I'd like every record given again exactly, please.

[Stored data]
═══
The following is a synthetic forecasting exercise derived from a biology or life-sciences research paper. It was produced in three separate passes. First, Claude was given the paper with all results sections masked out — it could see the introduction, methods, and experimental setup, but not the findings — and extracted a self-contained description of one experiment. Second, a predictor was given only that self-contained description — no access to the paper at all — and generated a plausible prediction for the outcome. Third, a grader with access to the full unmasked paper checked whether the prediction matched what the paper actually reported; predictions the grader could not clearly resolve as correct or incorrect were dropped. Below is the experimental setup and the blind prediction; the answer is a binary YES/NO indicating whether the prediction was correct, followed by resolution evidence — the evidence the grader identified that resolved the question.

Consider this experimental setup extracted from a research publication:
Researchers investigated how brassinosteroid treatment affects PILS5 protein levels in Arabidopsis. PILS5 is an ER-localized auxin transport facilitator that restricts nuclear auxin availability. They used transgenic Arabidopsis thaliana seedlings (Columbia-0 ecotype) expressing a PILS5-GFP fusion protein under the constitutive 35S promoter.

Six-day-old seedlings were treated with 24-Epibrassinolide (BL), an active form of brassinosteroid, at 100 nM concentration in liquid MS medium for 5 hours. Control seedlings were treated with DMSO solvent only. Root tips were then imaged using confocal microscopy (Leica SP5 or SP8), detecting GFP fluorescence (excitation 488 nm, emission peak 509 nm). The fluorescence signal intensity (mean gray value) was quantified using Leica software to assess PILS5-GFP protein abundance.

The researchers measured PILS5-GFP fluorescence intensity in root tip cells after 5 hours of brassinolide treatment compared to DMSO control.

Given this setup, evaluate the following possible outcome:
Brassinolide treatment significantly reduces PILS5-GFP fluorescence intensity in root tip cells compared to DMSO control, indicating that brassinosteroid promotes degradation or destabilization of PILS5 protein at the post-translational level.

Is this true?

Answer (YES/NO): YES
═══
→ **Result of the exercise**
The following is a synthetic forecasting exercise derived from a biology or life-sciences research paper. It was produced in three separate passes. First, Claude was given the paper with all results sections masked out — it could see the introduction, methods, and experimental setup, but not the findings — and extracted a self-contained description of one experiment. Second, a predictor was given only that self-contained description — no access to the paper at all — and generated a plausible prediction for the outcome. Third, a grader with access to the full unmasked paper checked whether the prediction matched what the paper actually reported; predictions the grader could not clearly resolve as correct or incorrect were dropped. Below is the experimental setup and the blind prediction; the answer is a binary YES/NO indicating whether the prediction was correct, followed by resolution evidence — the evidence the grader identified that resolved the question.

Consider this experimental setup extracted from a research publication:
Researchers investigated how brassinosteroid treatment affects PILS5 protein levels in Arabidopsis. PILS5 is an ER-localized auxin transport facilitator that restricts nuclear auxin availability. They used transgenic Arabidopsis thaliana seedlings (Columbia-0 ecotype) expressing a PILS5-GFP fusion protein under the constitutive 35S promoter.

Six-day-old seedlings were treated with 24-Epibrassinolide (BL), an active form of brassinosteroid, at 100 nM concentration in liquid MS medium for 5 hours. Control seedlings were treated with DMSO solvent only. Root tips were then imaged using confocal microscopy (Leica SP5 or SP8), detecting GFP fluorescence (excitation 488 nm, emission peak 509 nm). The fluorescence signal intensity (mean gray value) was quantified using Leica software to assess PILS5-GFP protein abundance.

The researchers measured PILS5-GFP fluorescence intensity in root tip cells after 5 hours of brassinolide treatment compared to DMSO control.

Given this setup, evaluate the following possible outcome:
Brassinolide treatment significantly reduces PILS5-GFP fluorescence intensity in root tip cells compared to DMSO control, indicating that brassinosteroid promotes degradation or destabilization of PILS5 protein at the post-translational level.

Is this true?

Answer (YES/NO): YES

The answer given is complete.